# TEXT TO READ
────────────────────────────────────────

We expand each state in our frontier, by applying the finite set of actions, generating a new list of states. We use a list that we call the explored set or closed list to remember each node (state) that we expanded.
We then go over each newly generated state and before adding it to the frontier we check whether it has been explored before and in that case we discard it.
Forward-search approaches
The only significant difference between various search algorithms is the specific priority function that implements \(s \leftarrow Q.GetFirst()\) in other words the function that retrieves a state from the list of states held in the priority queue for expansion.
Search | Queue Policy | Details |
---|---|---|
Depth-first search (DFS) | LIFO | Search frontier is driven by aggressive exploration of the transition model. The algorithm makes deep incursions into the graph and retreats only when it run out of nodes to visit. It does not result in finding the shortest path to the goal. |
Breath-first search | FIFO | Search frontier is expanding uniformly like the propagation of waves when you drop a stone in water. It therefore visit vertices in increasing order of their distance from the starting point. |
Dijkstra | Cost-to-Come or Past-Cost | |
A-star | Cost-to-Go or Future-Cost |
Depth-first search (DFS)
In undirected graphs, depth-first search answers the question: What parts of the graph are reachable from a given vertex. It also finds explicit paths to these vertices, summarized in its search tree as shown below.
Depth-first can’t find optimal (shortest) paths. Vertex C is reachable from S by traversing just one edge, while the DFS tree shows a path of length 3. On the right the DFS search tree is shown assuming alphabetical order in breaking up ties. Can you explain the DFS search tree?

────────────────────────────────────────

Rewrite the passage on search algorithms starting with "We then go over" and going on through "queue for expansion.", replacing "frontier" with "open list" throughout. The material that comes after the passage on search algorithms is separate from it.

# ROWS

────────────────────────────────────────

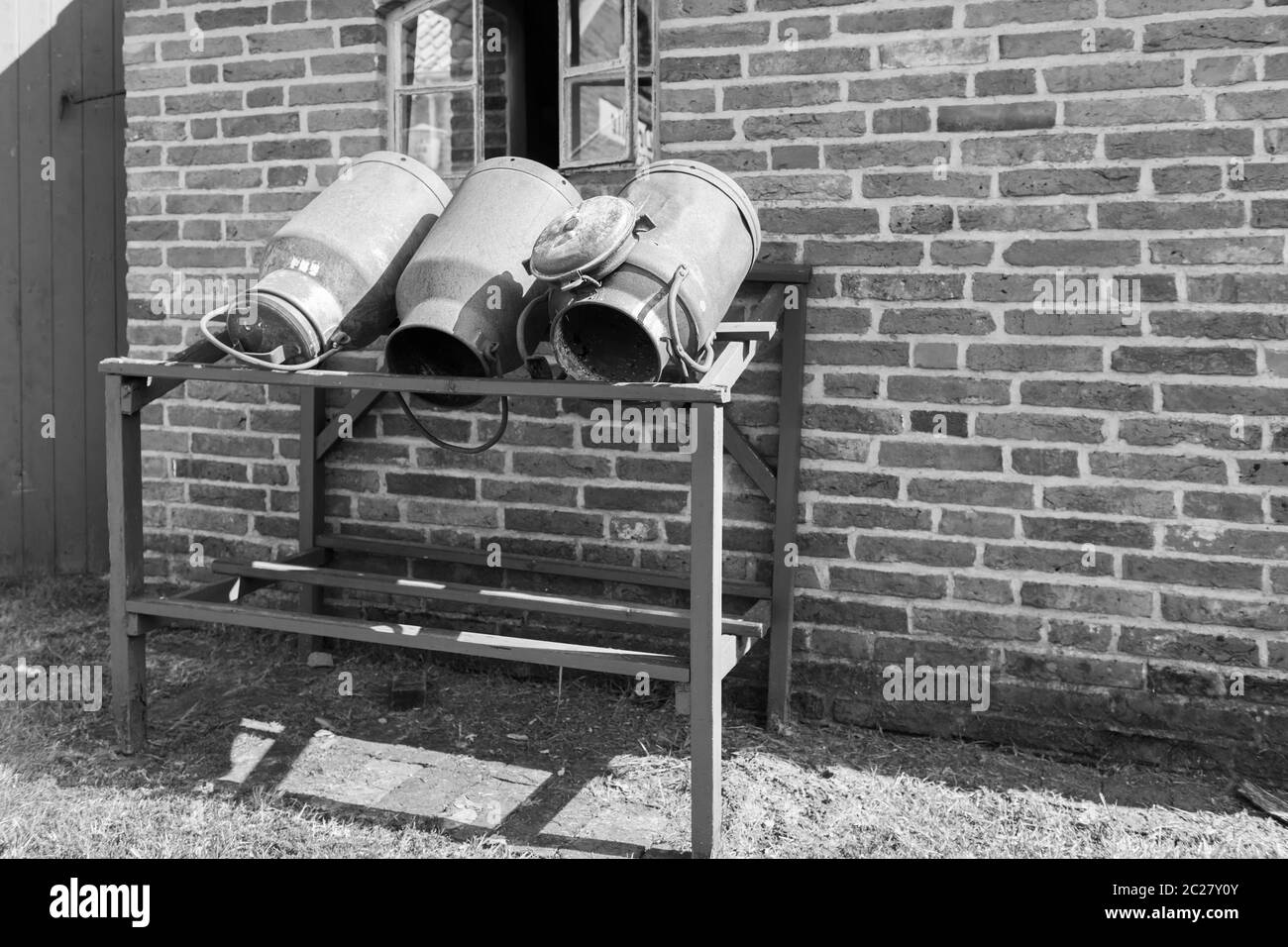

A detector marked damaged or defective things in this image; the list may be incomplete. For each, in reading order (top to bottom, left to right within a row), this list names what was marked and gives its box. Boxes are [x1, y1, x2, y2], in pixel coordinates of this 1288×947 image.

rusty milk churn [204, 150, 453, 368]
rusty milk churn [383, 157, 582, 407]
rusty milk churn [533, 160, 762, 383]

────────────────────────────────────────

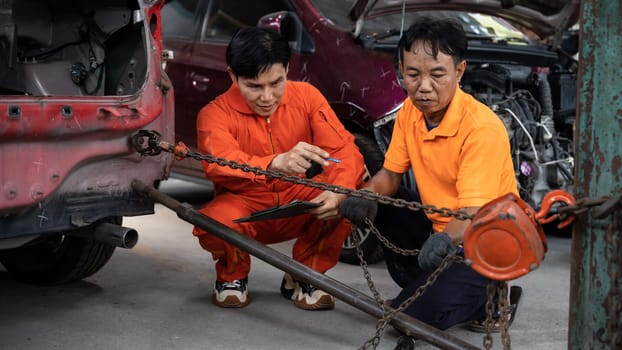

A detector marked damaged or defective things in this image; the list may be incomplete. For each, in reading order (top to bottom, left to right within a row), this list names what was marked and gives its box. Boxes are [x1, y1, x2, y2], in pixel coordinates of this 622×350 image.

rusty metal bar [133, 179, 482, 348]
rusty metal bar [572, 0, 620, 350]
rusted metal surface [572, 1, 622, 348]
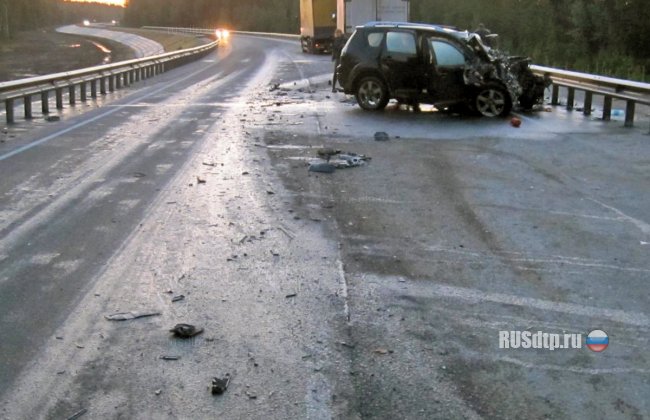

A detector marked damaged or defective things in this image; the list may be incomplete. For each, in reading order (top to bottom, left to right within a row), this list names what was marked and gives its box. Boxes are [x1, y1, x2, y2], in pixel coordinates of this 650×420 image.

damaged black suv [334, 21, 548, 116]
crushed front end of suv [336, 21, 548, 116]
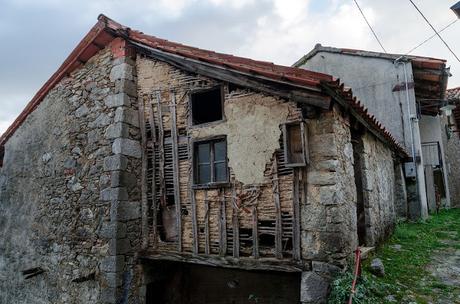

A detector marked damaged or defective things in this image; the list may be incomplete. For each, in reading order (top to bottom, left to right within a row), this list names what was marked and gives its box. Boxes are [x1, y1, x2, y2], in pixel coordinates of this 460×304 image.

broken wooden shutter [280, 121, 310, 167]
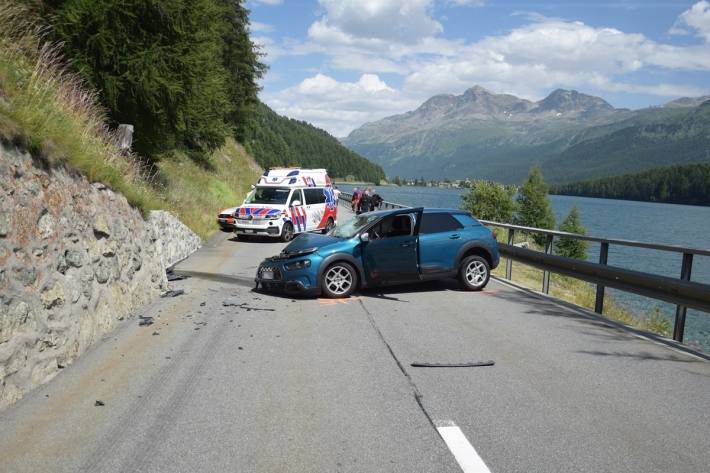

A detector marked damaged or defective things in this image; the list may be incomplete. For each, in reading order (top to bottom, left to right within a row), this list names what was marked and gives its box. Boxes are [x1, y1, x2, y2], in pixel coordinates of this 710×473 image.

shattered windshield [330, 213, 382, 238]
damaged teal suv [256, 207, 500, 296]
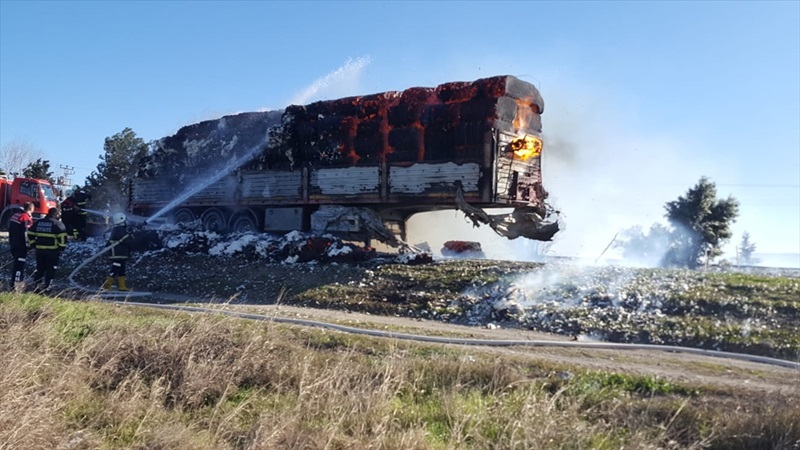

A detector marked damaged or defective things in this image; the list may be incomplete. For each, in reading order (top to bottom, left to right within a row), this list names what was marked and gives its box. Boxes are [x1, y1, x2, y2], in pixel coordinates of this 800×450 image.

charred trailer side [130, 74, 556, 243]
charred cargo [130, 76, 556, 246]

────────────────────────────────────────

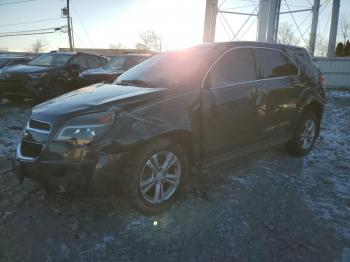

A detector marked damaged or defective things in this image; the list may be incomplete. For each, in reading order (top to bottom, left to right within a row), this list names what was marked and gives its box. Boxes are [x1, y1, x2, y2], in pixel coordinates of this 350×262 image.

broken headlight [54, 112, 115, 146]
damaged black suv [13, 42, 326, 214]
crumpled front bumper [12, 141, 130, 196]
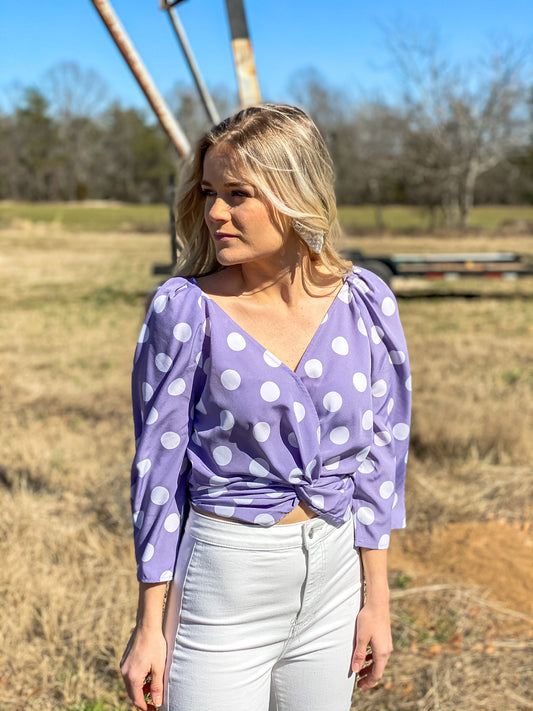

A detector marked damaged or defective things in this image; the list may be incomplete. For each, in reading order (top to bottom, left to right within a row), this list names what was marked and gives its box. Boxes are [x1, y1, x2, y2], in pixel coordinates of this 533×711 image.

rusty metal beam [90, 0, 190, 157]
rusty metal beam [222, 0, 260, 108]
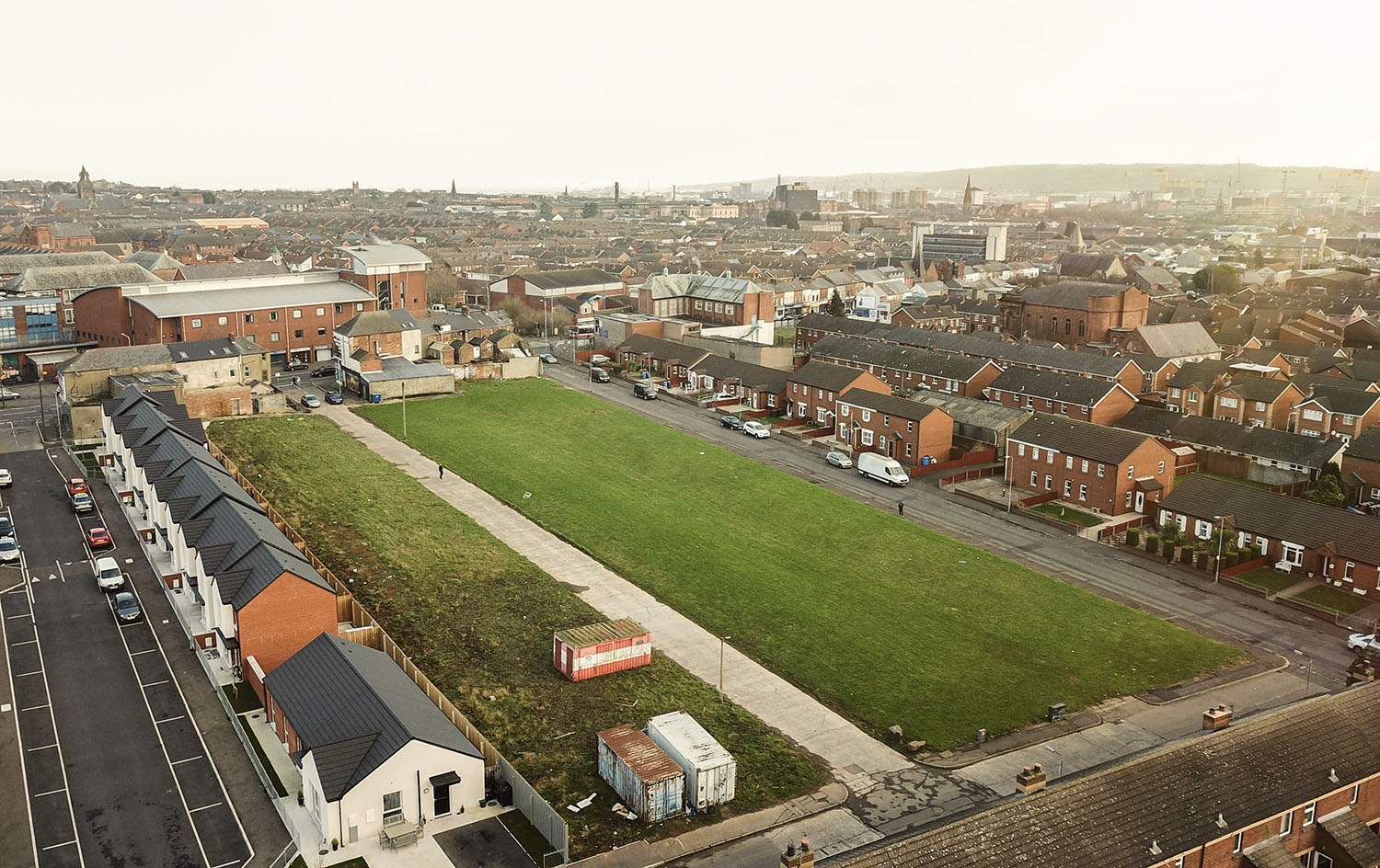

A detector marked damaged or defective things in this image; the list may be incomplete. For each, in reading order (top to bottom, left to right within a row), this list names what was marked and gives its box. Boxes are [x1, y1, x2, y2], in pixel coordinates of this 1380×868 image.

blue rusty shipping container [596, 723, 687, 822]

────────────────────────────────────────

# EXPECTED ANSWER
We then go over each newly generated state and before adding it to the open list we check whether it has been explored before and in that case we discard it.
Forward-search approaches
The only significant difference between various search algorithms is the specific priority function that implements \(s \leftarrow Q.GetFirst()\) in other words the function that retrieves a state from the list of states held in the priority queue for expansion.